# Teen pleads guilty to murdering officer



## kttref (Oct 5, 2004)

Tuesday, December 7, 2004 Posted: 12:30 PM EST (1730 GMT) 

POMONA, California (AP) -- A 16-year-old boy pleaded guilty Monday to murdering a California Highway Patrol officer who was gunned down as he stood outside a courthouse in April.

Valentino Mitchell Arenas pleaded guilty to first-degree murder of Officer Thomas Steiner and admitted the special circumstances of murder of a police officer, lying in wait and murder during a drive-by shooting, said Deputy District Attorney Linda Loftfield.

The plea was entered as jury selection for trial was under way.
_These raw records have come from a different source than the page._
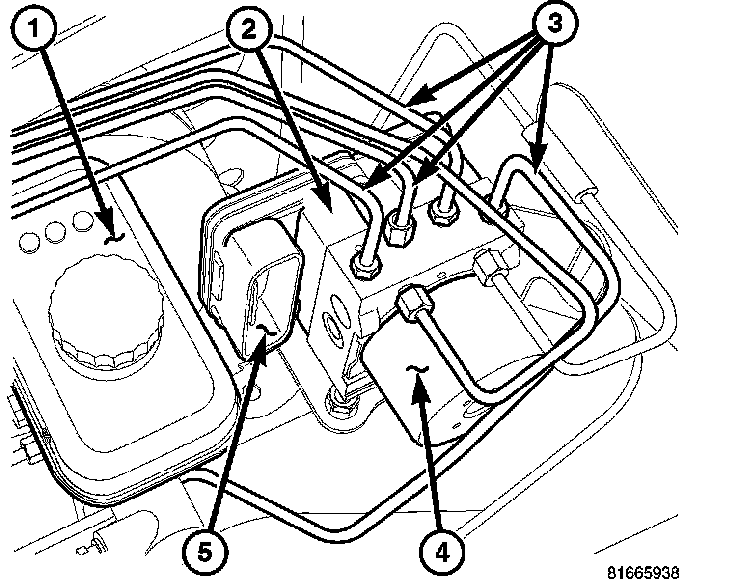 1
2
3
5
4
81665938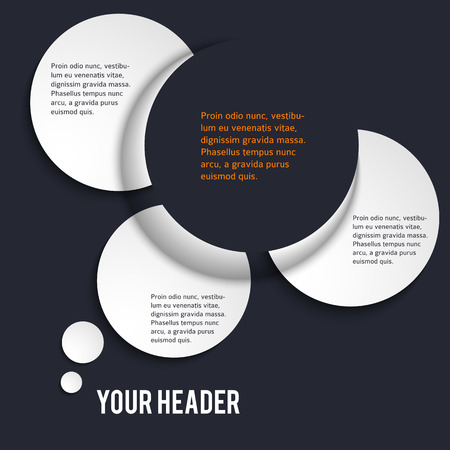 Proin odio nunc, vestibulum eu venenatis vitae, dignissim gravida massa. Phasellus tempus nunc arcu, a gravida purus euismod quis.

Proin odio nunc, vestibulum eu venenatis vitae, dignissim gravida massa. Phasellus tempus nunc arcu, a gravida purus euismod quis.

Proin odio nunc, vestibulum eu venenatis vitae, dignissim gravida massa. Phasellus tempus nunc arcu, a gravida purus euismod quis.

Proin odio nunc, vestibulum eu venenatis vitae, dignissim gravida massa. Phasellus tempus nunc arcu, a gravida purus euismod quis.

YOUR HEADER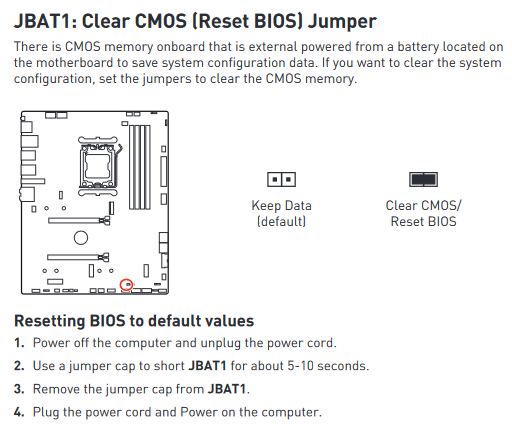 JBAT1: Clear CMOS (Reset BIOS) Jumper

There is CMOS memory onboard that is external powered from a battery located on the motherboard to save system configuration data. If you want to clear the system configuration, set the jumpers to clear the CMOS memory.

Keep Data (default)

Clear CMOS/ Reset BIOS

Resetting BIOS to default values

1. Power off the computer and unplug the power cord.

2. Use a jumper cap to short JBAT1 for about 5-10 seconds.

3. Remove the jumper cap from JBAT1.

4. Plug the power cord and Power on the computer.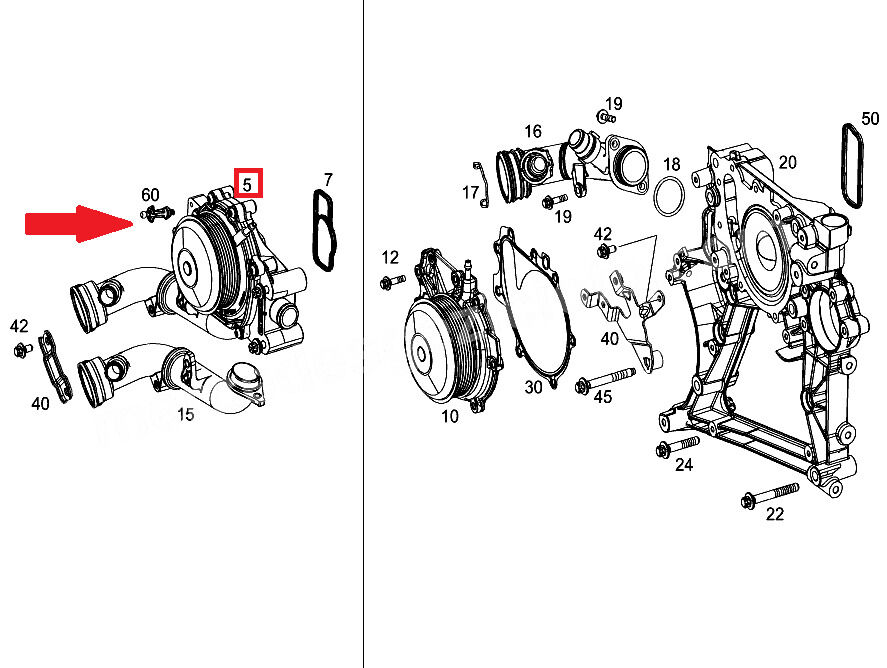 60
5
7
42
40
15
19
16
17
19
18
20
50
12
42
40
30
45
10
24
22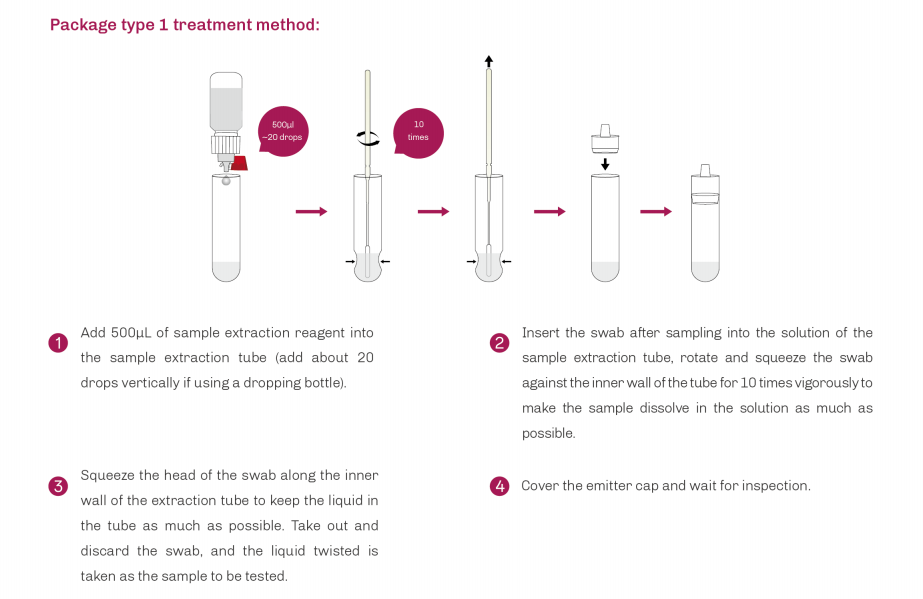 Package type 1 treatment method:

500μl ~20 drops

10 times

1 Add 500μL of sample extraction reagent into the sample extraction tube (add about 20 drops vertically if using a dropping bottle).

2 Insert the swab after sampling into the solution of the sample extraction tube, rotate and squeeze the swab against the inner wall of the tube for 10 times vigorously to make the sample dissolve in the solution as much as possible.

3 Squeeze the head of the swab along the inner wall of the extraction tube to keep the liquid in the tube as much as possible. Take out and discard the swab, and the liquid twisted is taken as the sample to be tested.

4 Cover the emitter cap and wait for inspection.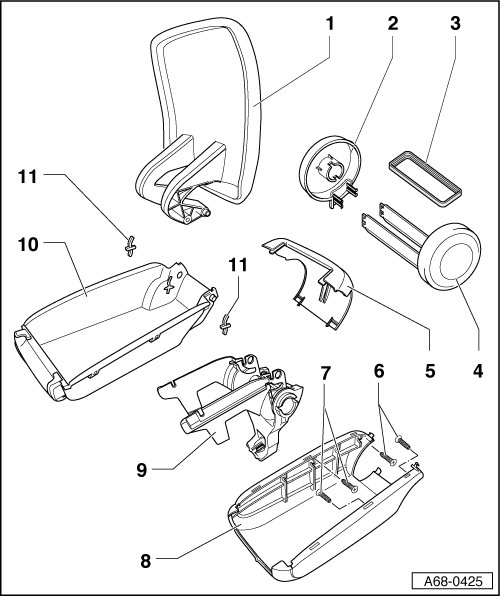 1
2
3
11
10
11
5
4
7
6
9
8
A68-0425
Arenas, who also admitted that the killing was gang-related, faces up to life in prison without possibility of parole when he is sentenced January 28.


----------



## Foxracingmtnridr (Feb 23, 2003)

Well atleast he's man enought to admit what he did and suffer the consequences for his actions. :roll: 


Scott c:


----------



## bbelichick (Aug 25, 2002)

SAPD @ Tue Dec 07 said:


> Well atleast he's man enought to admit what he did and suffer the consequences for his actions. :roll:
> Scott c:


Sure. In order to avoid the Death Penalty, but I guess he's still a stand-up guy.
:evil:


----------



## kttref (Oct 5, 2004)

Speaking of the death penalty, we're having our the first one in 40 years next month....should be interesting. Thankfully the Gov. said she's not going to stop it.


----------



## Foxracingmtnridr (Feb 23, 2003)

bbelichick @ Tue 07 Dec said:


> SAPD @ Tue Dec 07 said:
> 
> 
> > Well atleast he's man enought to admit what he did and suffer the consequences for his actions. :roll:
> ...


I'm not saying he's a stand up guy. I'm just saying atleast he's not trying to lengthen out the case so that the family has to have more pain then they already have. IMO he's a douchebag that should be severely beaten then cut then shot then oc'd then thrown in the chair and fried.

Scott :santa:


----------